ROANOKE TIMES

                         Roanoke Times
                 Copyright (c) 1995, Landmark Communications, Inc.

DATE: THURSDAY, March 4, 1993                   TAG: 9303040220
SECTION: VIRGINIA                    PAGE: C2   EDITION: METRO 
SOURCE: MARK O'KEEFE LANDMARK NEWS SERVICE
DATELINE:                                 LENGTH: Medium


SURVEY: GOP GAINS ON ABORTION

The Republican Party would lose nearly one-fifth of its voters if it abandoned its opposition to abortion, says a survey released Wednesday by Pat Robertson's Christian Coalition.

The survey provides the latest data in the struggle between GOP conservatives and moderates wrestling over the future of the party's strong anti-abortion stance. The survey does not, however, show how many voters the GOP would gain by such a shift.

"It's quite clear they're nervous; otherwise you wouldn't see this flurry of activity," said Ann Stone, national chairwoman of the Alexandria-based Republicans For Choice. "We don't have to look at a survey. We have the election results."

Stone said the National Right to Life Committee recently released its own survey predicting ominous results for the GOP if it dropped its anti-abortion stance. Nevertheless, the Republican Party's staunch opposition to abortion contributed to George Bush's poor showing in November, particularly among women, say Stone and other GOP moderates.

The Christian Coalition survey of 1,529 voters was conducted by Marketing Research Institute of Pensacola, Fla. It has a margin of error of 4 percentage points.

According to the survey, if the "pro-life plank" were removed from the platform, 19 percent of all Republicans and 37 percent of regular churchgoers said they would want to leave the GOP, said Ralph E. Reed Jr., executive director of the coalition.

Stone said that even if regular churchgoers were offended by a GOP abandonment of the abortion plank, "they'll still be more comfortable with the Republican Party" on the whole.

The survey also is being used to try to put a new face on a group commonly called "the religious right," a chunk of voters that is considered by some the GOP's greatest liability and by others its most consistent asset.

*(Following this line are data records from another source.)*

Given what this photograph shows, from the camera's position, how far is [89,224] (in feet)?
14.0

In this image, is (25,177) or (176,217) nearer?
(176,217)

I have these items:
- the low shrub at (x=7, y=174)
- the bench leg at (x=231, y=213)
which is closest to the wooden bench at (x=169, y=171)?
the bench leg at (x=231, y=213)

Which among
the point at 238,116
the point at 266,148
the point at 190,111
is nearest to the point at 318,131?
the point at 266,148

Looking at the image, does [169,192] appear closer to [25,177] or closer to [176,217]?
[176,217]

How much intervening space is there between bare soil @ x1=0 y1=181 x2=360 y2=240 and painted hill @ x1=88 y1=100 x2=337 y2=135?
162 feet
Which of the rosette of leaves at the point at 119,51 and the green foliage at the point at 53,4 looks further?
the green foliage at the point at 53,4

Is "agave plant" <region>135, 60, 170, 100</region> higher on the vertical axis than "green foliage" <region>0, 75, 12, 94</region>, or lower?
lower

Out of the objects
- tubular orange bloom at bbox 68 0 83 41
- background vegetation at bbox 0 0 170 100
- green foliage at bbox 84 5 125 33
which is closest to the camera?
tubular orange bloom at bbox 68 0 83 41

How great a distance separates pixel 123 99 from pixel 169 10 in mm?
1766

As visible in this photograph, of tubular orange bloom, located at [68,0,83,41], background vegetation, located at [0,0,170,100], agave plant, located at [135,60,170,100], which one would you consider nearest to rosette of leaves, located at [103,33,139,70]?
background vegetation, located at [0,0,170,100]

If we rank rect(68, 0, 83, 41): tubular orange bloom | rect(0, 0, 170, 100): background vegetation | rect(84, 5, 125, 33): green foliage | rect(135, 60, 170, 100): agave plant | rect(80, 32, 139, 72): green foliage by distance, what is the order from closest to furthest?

Without this group, "the Republican Party would be consigned to permanent minority status. The big tent would become a pup tent," said Reed.

The survey found that self-identified evangelicals, Protestants and Roman Catholics who attend church at least twice a month make up 39 percent of all registered voters.

Of this group:

Fifty-one percent voted for George Bush, 32 percent for Bill Clinton and 18 percent for Ross Perot.

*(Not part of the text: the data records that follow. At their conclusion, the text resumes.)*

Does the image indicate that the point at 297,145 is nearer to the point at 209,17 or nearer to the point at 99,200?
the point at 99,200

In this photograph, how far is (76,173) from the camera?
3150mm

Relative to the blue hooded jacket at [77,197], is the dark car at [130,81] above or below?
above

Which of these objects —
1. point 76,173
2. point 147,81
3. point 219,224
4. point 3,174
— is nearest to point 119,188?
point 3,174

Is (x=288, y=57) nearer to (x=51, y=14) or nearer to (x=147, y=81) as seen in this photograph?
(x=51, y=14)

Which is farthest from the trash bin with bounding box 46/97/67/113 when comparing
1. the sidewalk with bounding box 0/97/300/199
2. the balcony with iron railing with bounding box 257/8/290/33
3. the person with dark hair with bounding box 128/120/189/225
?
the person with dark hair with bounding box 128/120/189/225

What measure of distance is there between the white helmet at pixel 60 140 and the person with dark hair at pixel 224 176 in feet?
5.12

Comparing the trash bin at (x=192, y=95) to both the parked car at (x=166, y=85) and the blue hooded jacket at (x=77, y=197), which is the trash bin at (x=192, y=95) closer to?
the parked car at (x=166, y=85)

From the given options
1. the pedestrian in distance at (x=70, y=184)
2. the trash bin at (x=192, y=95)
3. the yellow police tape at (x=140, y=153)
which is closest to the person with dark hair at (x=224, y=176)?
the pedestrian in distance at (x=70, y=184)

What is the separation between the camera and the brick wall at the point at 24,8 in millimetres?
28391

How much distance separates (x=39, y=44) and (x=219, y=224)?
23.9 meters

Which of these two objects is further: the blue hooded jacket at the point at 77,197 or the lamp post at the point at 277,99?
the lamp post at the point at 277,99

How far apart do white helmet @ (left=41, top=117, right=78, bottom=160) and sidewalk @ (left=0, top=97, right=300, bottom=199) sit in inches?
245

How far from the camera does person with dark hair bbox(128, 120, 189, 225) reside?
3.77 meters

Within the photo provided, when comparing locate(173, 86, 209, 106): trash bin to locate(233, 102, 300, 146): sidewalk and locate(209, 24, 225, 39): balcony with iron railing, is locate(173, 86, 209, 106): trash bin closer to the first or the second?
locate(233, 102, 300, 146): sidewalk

Sixty-one percent are women, half of them working outside the home.

Two-thirds have attended college.

Fifty-nine percent are in white-collar occupations.

Reed said the media have perpetuated a false stereotype. He cited a front-page Feb. 1 article in The Washington Post that described followers of television evangelists as "largely poor, uneducated and easy to command." The paper ran a correction the next day, saying the unattributed assertion had "no factual basis."

The group described as regular churchgoers in the survey is much larger than the constituency of the Christian Coalition, which claims 400,000 members, most of them evangelicals.

But Reed said the larger group is "who we will strive to represent as we move forward."